This finding aligns with international studies showing the superior predictive capacity of PG-SGA compared with simplified screening tools in actively treated oncology patients [15,30]. The inclusion of multifrequency bioelectrical impedance analysis in our cohort adds value by providing an objective measure of body composition, consistent with evidence indicating muscle mass as a primary determinant of chemotherapy toxicity and survival [20,31].

4.5. Clinical and Strategic Implications

The results have direct clinical implications for planning treatment in advanced colorectal cancer. Early identification of functional and nutritional deterioration in patients eligible for irinotecan could allow implementation of nutritional interventions and therapeutic exercise programs before dose reductions or treatment interruptions occur. Recent clinical trials have shown that multimodal interventions combining nutrition and exercise can improve chemotherapy tolerance and reduce toxicity in gastrointestinal cancer patients [31,32].

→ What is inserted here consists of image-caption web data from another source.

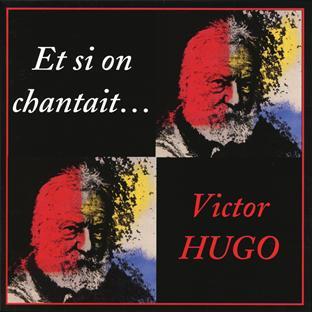 et si on chantait... Victor Hugo
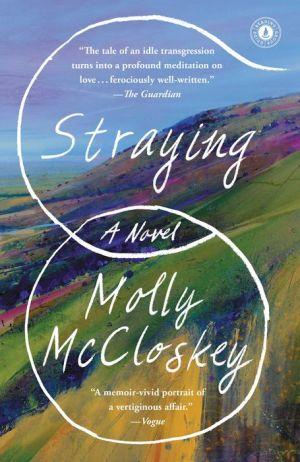 Straying: A Novel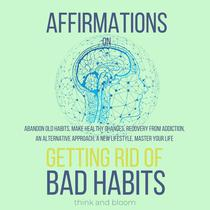 Affirmations on Getting rid of bad habits - abandon old habits, make healthy changes, recovery from addiction, an alternative approach, A new lifestyle, master your life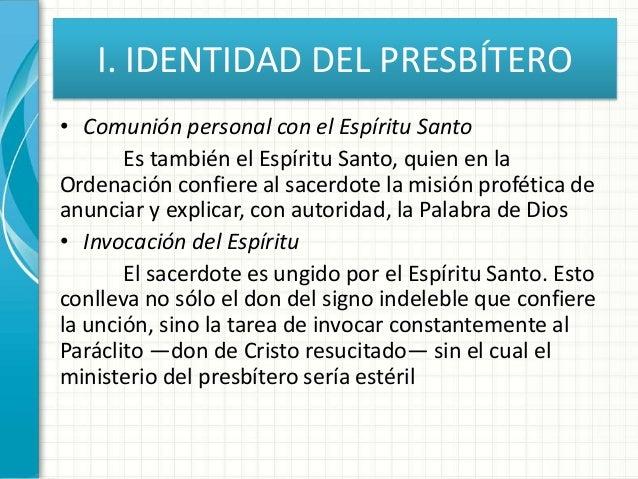 I. IDENTIDAD DEL PRESBÍTERO • Comunión personal con el Espíritu Santo Es también el Espíritu Santo, quien en la Ordenación...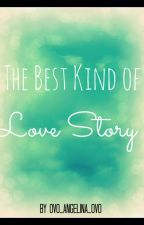 The Best Kind of Love Story by ovo_Angelina_ovo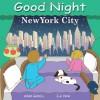 Good Night New York City (Good Night Our World series) - Adam Gamble, Joe Veno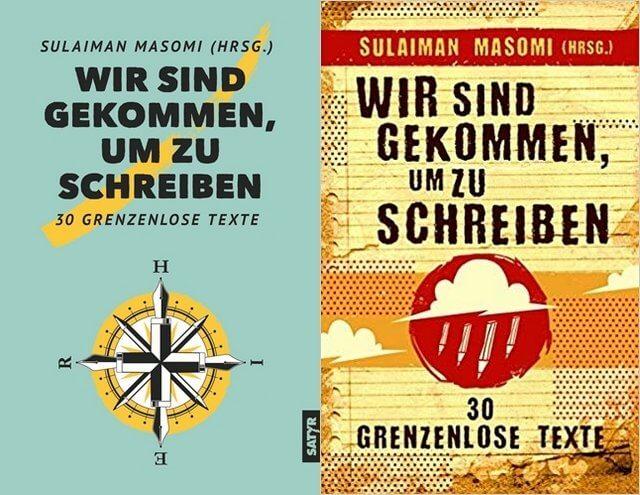 Sulaiman Masomi: Wir sind gekommen um zu schrieben, 30 grenzenloe Texte, Satyr-Verlag
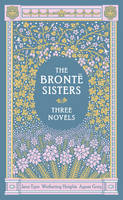 Jacket image for The Bronte Sisters Three Novels
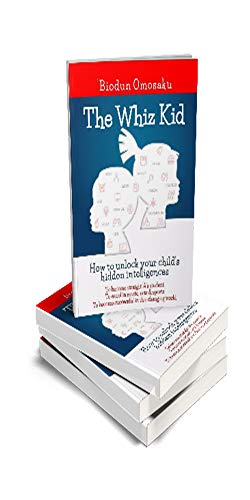 The Whiz Kid: HOW TO IDENTIFY AND NURTURE YOUR CHILD'S MULTIPLE INTELLIGENCES (English Edition)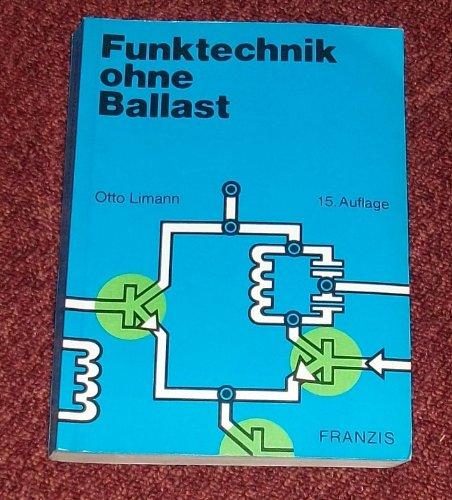 Funktechnik ohne Ballast 15. Auflage  1979 (Einführung in die Schaltungstechnik der Rundfunkempfänger)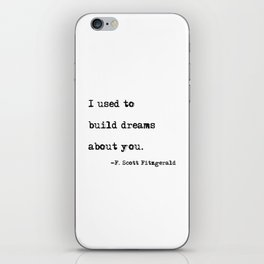 I used to build dreams about you - F. Scott Fitzgerald quote iPhone Skin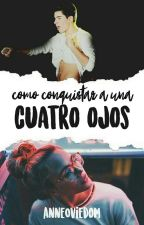 Cómo conquistar a una cuatro ojos #CCAUCO  by anneoviedom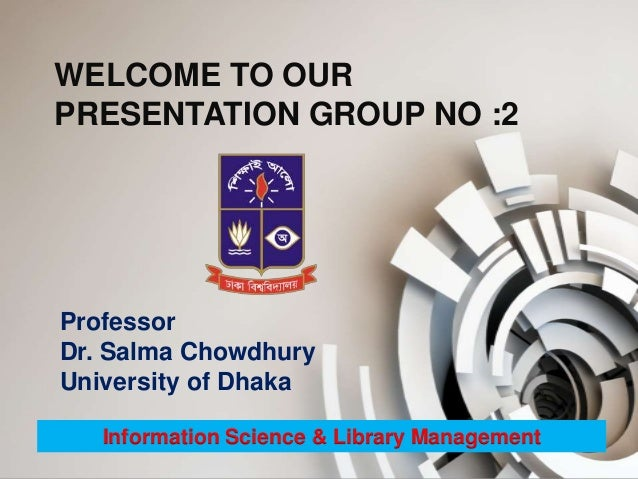 WELCOME TO OUR PRESENTATION GROUP NO :2 Information Science & Library Management Professor Dr. Salma Chowdhury University ...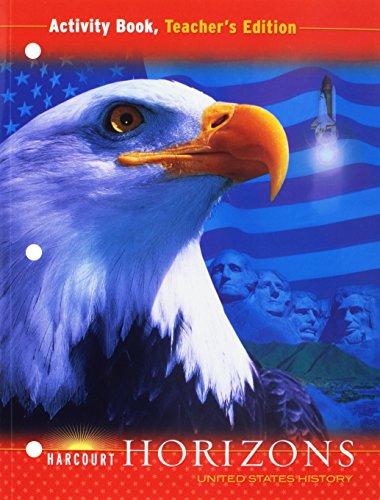 9780153403019: Harcourt Horizons: United States History, Activity Book, Teacher's Edition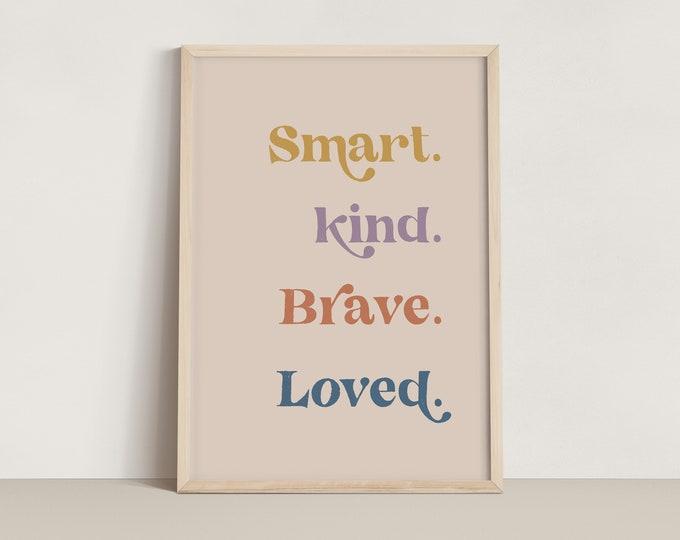 Featured listing image: Smart. Kind. Brave. Loved. Print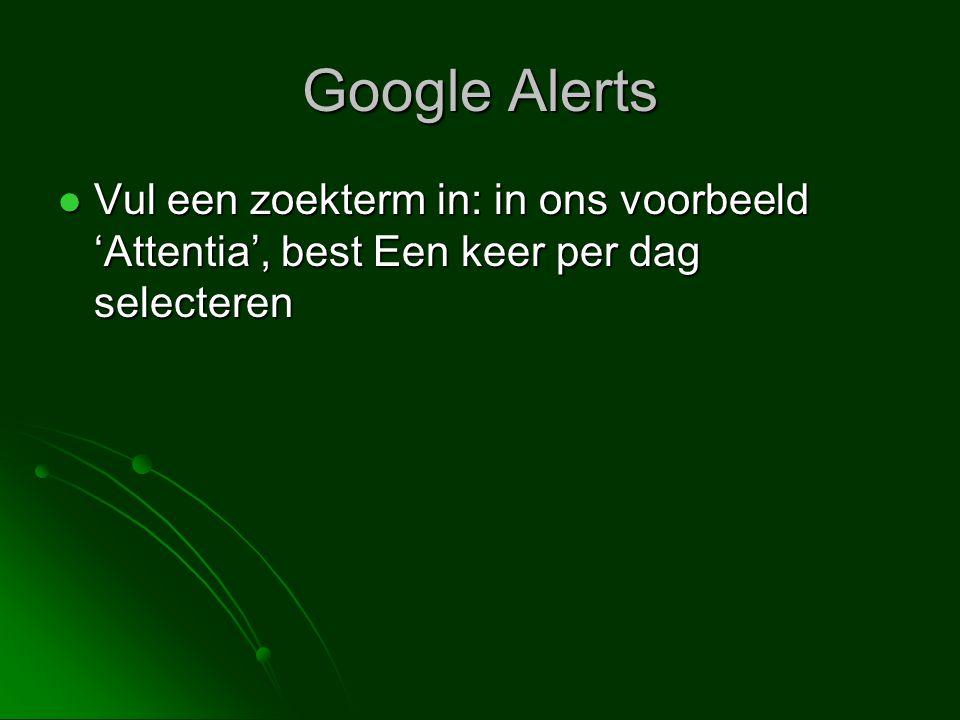  Vul een zoekterm in: in ons voorbeeld 'Attentia', best Een keer per dag selecteren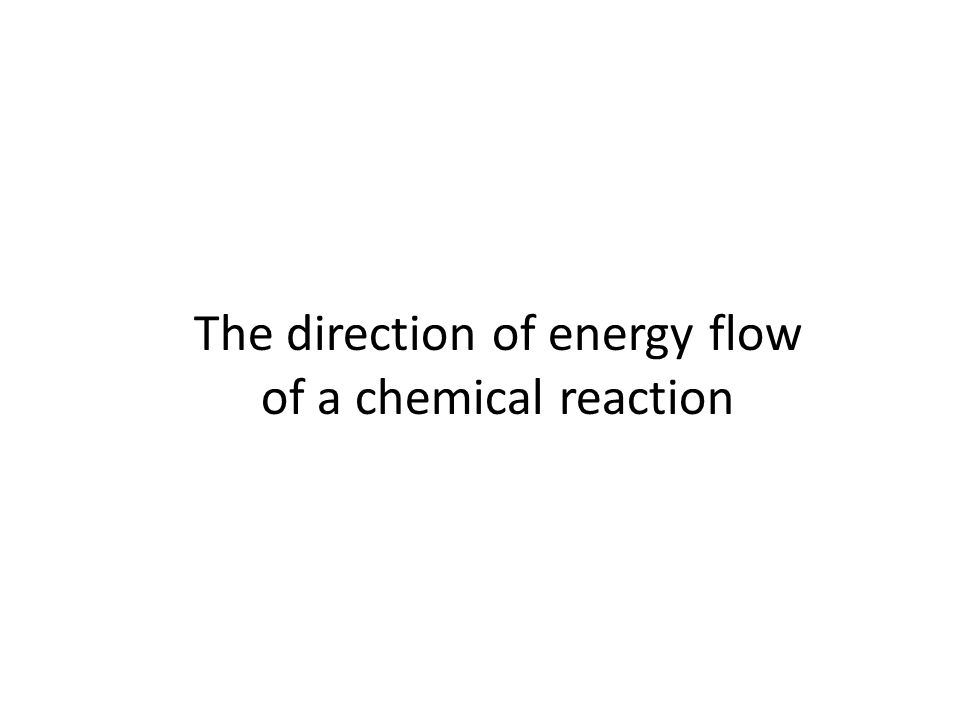 The direction of energy flow of a chemical reaction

Our findings also support the need to systematically incorporate nutritional and body composition assessment into therapeutic decision-making, especially in the oxaliplatin–irinotecan sequence, where cumulative toxicity significantly affects functional capacity.

4.6. Limitations

Although the sample size allows for consistent estimates aligned with previously published evidence, expanding the cohort in future studies would increase statistical power to detect smaller associations that may still be clinically relevant. Similarly, the single-center design, while favoring standardization of procedures and consistency in diagnostic criteria and data collection, limits extrapolation to other care settings with different case mixes and organizational structures; multicenter studies would improve external validity and incorporate greater population heterogeneity.

The cross-sectional design provides an accurate snapshot of nutritional and functional status at a specific treatment time but prevents analysis of temporal trajectories and causal relationships between nutritional deterioration and clinical outcomes. Longitudinal studies with serial assessments would allow characterization of changes in body composition, functional capacity, and nutrition-impact symptoms across systemic treatment lines, particularly regarding cumulative irinotecan exposure.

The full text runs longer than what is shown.